The other aspect not discussed often is that you can apply the autistic label to yourself and move on. Yet, if it happens to be wrong, you could be wasting your time attributing autism to issues that could be addressed some other way, including medications.

I feel that false positives are not mentioned often enough when it comes to autism. A wrong diagnosis has negative consequences.
 
Thanks for the responses so far everyone!

With what I want out of this: I think it’s mostly a combo of better self-understanding and a bit of validation.

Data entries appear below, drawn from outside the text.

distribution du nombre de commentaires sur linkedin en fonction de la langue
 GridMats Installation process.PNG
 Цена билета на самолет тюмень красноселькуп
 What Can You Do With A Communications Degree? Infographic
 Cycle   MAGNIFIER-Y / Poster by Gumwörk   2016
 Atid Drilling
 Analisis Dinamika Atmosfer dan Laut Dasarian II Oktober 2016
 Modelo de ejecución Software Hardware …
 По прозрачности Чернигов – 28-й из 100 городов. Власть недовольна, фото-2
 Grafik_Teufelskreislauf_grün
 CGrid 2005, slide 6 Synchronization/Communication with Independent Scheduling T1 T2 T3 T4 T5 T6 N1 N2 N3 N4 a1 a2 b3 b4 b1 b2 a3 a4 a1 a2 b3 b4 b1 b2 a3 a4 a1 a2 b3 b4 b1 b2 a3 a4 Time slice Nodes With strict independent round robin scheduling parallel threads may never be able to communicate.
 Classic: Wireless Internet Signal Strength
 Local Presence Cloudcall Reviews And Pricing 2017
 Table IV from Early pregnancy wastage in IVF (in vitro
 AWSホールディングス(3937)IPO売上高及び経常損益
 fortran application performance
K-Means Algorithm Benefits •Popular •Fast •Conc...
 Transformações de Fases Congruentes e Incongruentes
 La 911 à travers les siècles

I agree the diagnosis (I think I picked up the “label” wording from somewhere and just rolled with it, but maybe that’s a clumsy way of talking about it?) by itself is pointless, so I’ve been approaching the process as a way to know the context of the things I struggle with to get better help. I’ve been trying to figure out why I’ve gotten cold feet after multiple attempts at a diagnosis and walking around considering myself likely autistic, and I think before this, I knew I could only take internet info with a grain of salt so I guess I didn’t really take everything that seriously? Now that things have gained traction and I’m looking at a possible permanent scenario of having a diagnosis on my records, a fear of the unknown kicked in.

I know a diagnosis opens the door to accommodations, but I don’t think I want to use those that much. I live in the US and I’m not in need of SSI (not now anyway- for all I know, I might need to take advantage of disability support in the future). I’d rather not tell an employer I’m on the spectrum if it can be helped.

I think the thing that specifically started stopping me in my tracks is personally viewing a diagnosis officially setting me apart and suddenly wanting to pick the situation that I saw as blending in more. But I’ve thought about this and I wouldn’t reveal a diagnosis to anyone who might possibly start viewing me badly anyway, so it’s not a reason to have an issue with getting diagnosed anymore.